ABD Başkan Yardımcısı Biden’ın Bağdat’ta askerlerine konuşurken söylediği sözlerle Başbakan Davutoğlu’nun Katar yolculuğunda gazetecilere söylediği sözler aynı günkü medyada yer aldı. İşte Biden’ın sözleri:
“ABD Başkan Yardımcısı, “Bugün barışı sağlamaya çalıştığımız tüm yerleri düşünün. Sizi gönderdiğimiz tüm yerleri. Bunlar tarihte suni sınırlar çizdiğimiz, birbirinden tamamen ayrı etnik, dini, kültürel gruplardan suni devletler yarattığımız, ‘Bunu alın. Birlikte yaşayın” dediğimiz yerler”
Ve işte Davutoğlu’nun sözleri:
“Arap Baharı büyük bir şans doğurmuştu. Bu şans maalesef Esed rejiminin gayri insani suçlarının mukabele görmemesi ve Mısır darbesiyle rüzgar değişti. O büyük ümitler sarsıldı. ‘One Minute’ ile Sayın Cumhurbaşkanımızın nasıl ses getirdiğini düşünün. Arap Baharı’nın yok edilmesinin gerekçesi de bu ilgiydi. Türkiye’nin bir başarı hikayesinin tekrar etmesinden korktular. Bölgedeki statükocu aktörleri güçlendirerek bunu yaptılar, bu bazen Esed oldu, bazen Sisi. Tarihin akışı geciktirilebilir ama durdurulamaz. Gün gelir Kutû’l Amâre ruhu kazanır. “
Biden, örtülü olarak Sykes - Picot’yu eleştiriyor ama yeni projelerin yeni bölünmeler niteliğinde olacağını söylüyor. “Orada sun’i olarak bir araya getirdiklerimize de ayrı devletler kuralım” gibi bir yaklaşım. Hürriyet, Biden’ın sözlerini “Irak bölünürse ne olur?” diye manşete çekmiş.
Biz ise, 100 yıllık parantezin kapanmasından, İslam dünyasında İslam dünyası olarak bir bütünleşmeyi kastediyoruz.
Davutoğlu, Kut’ül Amare’yi İslam coğrafyasının çok farklı etnik (mesela Türk, Arap, Kürt vs), dini (mesela Keldanilerden söz ediyor), mezhebi (mesela Sünni- Şii dayanışmasını kastediyor) gruplarının mesela Bağdat’ı savunmak için omuz omuza vermesi (bir tür Çanakkale’de İstanbul’un savunulması gibi) olarak anlıyor ve “Omuz omuza verirsek emperyalistleri yeneriz” gibi bir yaklaşım sergiliyor.
Ne diyor Davutoğlu:
“Arap Baharı bir şanstı.”
Olmadı, sonuç alınamadı. Ne oldu?

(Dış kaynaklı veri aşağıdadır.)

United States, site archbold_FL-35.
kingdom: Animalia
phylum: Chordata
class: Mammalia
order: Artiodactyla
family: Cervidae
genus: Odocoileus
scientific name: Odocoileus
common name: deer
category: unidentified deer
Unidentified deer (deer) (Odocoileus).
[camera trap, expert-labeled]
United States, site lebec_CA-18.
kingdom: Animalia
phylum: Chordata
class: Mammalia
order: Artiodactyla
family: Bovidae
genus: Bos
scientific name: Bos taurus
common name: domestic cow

Davutoğlu’nun sözlerinin devamına bir daha bakalım:
“Mısır darbesiyle rüzgar değişti. Türkiye’nin başarı hikayesinin tekrarından korktular, bölgedeki statükocu aktörleri devreye soktular...” vs.

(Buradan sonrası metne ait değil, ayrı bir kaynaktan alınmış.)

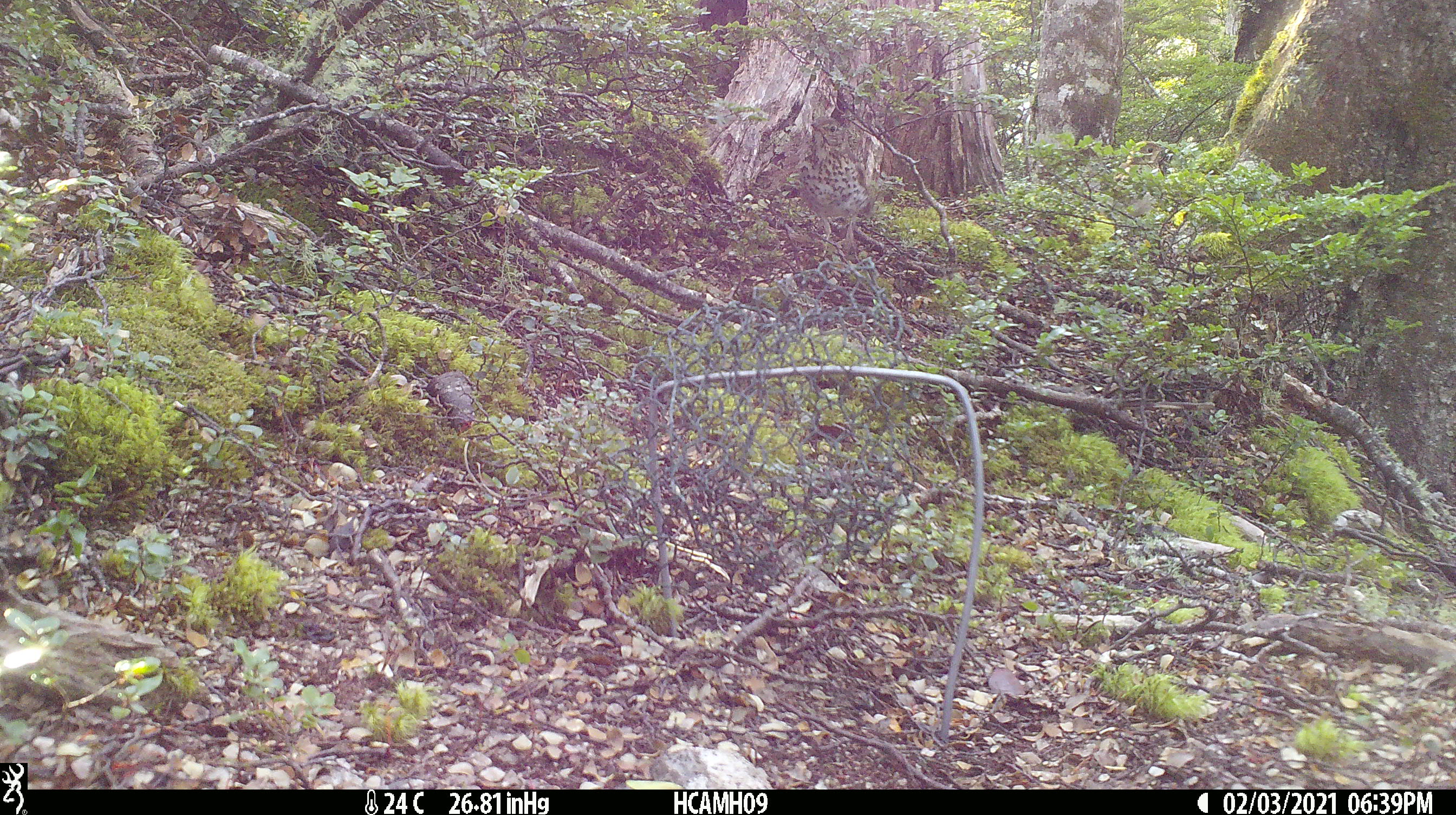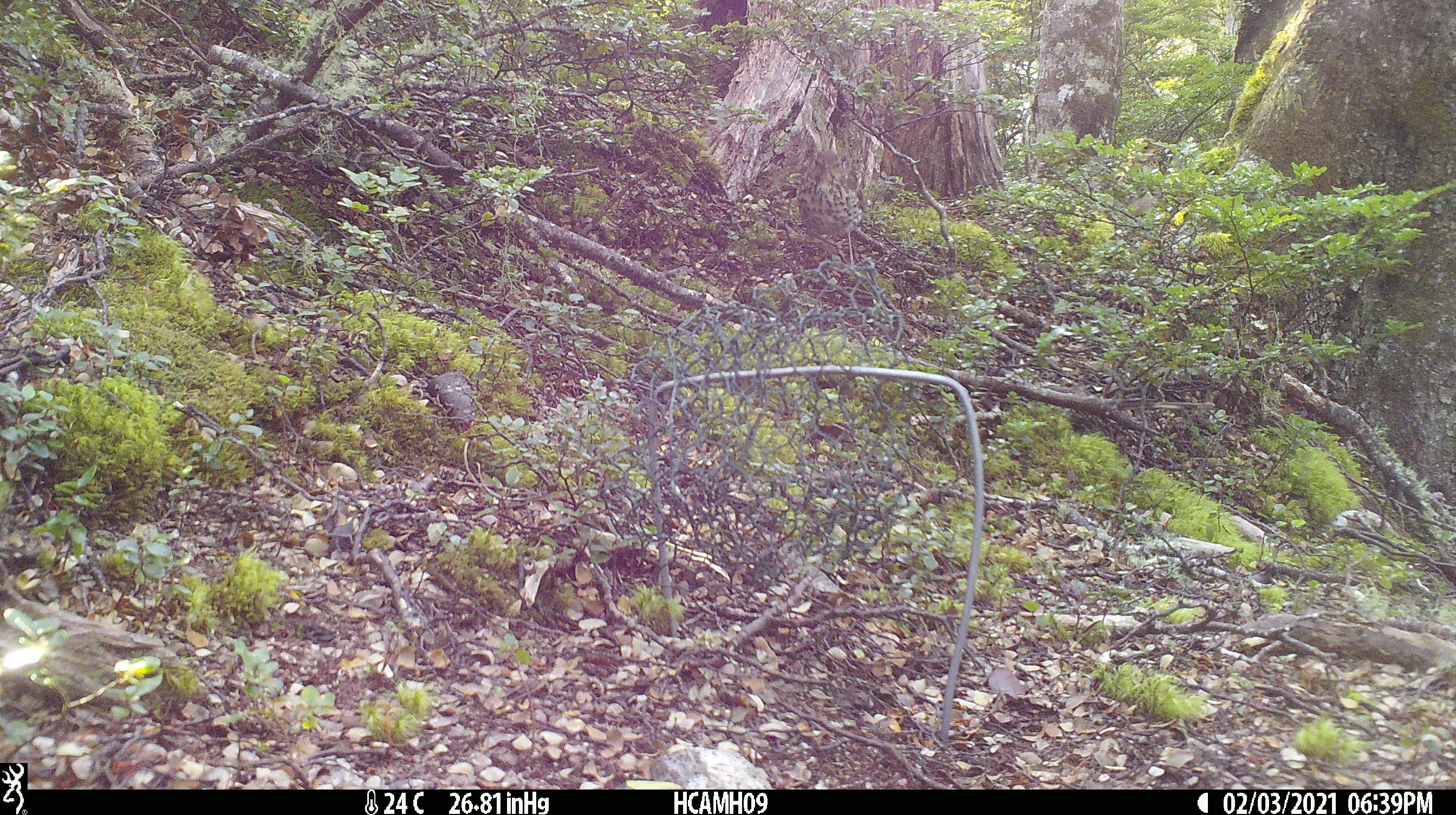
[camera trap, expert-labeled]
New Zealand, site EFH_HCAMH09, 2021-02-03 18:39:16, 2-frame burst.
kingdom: Animalia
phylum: Chordata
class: Aves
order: Passeriformes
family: Turdidae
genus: Turdus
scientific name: Turdus philomelos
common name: song thrush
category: thrush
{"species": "thrush (song thrush) (Turdus philomelos)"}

Hiç şüphesiz İslam coğrafyasının “Normal”ini bulması büyük bir dönüşümü gerektiriyor. Türkiye Başbakan’ını 1961’de astı, Mısır Cumhurbaşkanı için 2015’te idam istiyor. “Tarihin akışı değiştirilebilir ama durdurulamaz.” diyor Başbakan. Bu ve benzeri sözler yüreğimizdeki ümit. Ama bir yerde de hesaba ihtiyaç var. Kuvvet muhasebesine. Hala “Statükocu aktörler” buluyor Sykes - Picot’nun icracıları. Hala Biden’ın “Daha çok bölünme” vaadinin taliplerini bulmak zor değil bu coğrafyada. Herkes kalbi ile hareket etmiyor.

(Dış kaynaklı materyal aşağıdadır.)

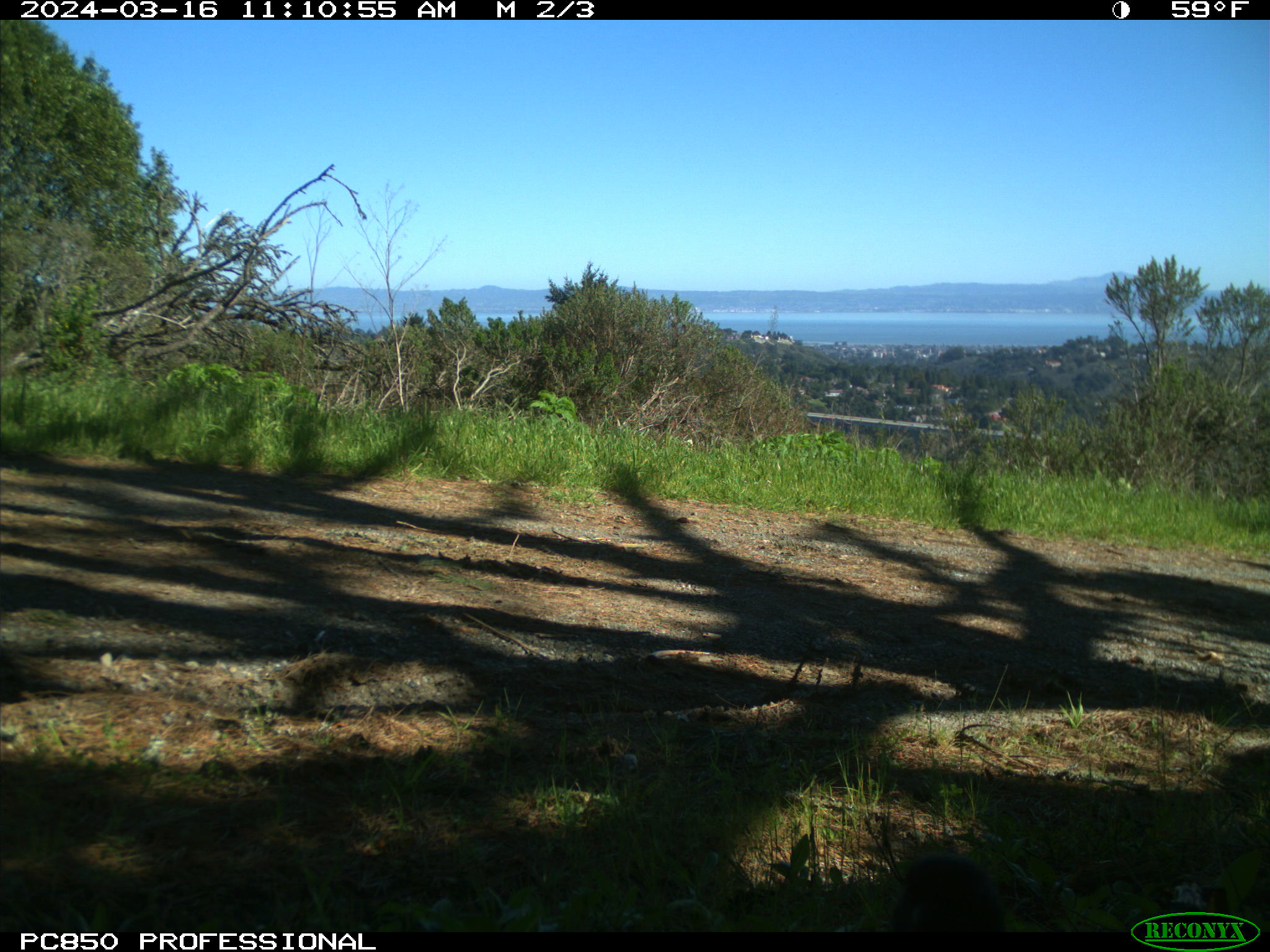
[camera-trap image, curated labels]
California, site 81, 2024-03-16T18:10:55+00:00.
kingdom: Animalia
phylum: Chordata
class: Aves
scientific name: Aves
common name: bird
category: unknown bird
Unknown bird (bird) (Aves).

Şu sıralar açık oynuyoruz.
“Yedi düvel”e karşı açık oynuyoruz.
Allah yardımcımız olsun!
“Türkiye’nin başarı hikayesi” devam etsin. Allah’a şükür ki “Güney sınırlarımıza karşı yürütülmek istenen operasyonu” bertaraf edecek güce sahip olduğumuzu gösterdik. Dileyelim Türkiye’nin ayağına taş değmesin.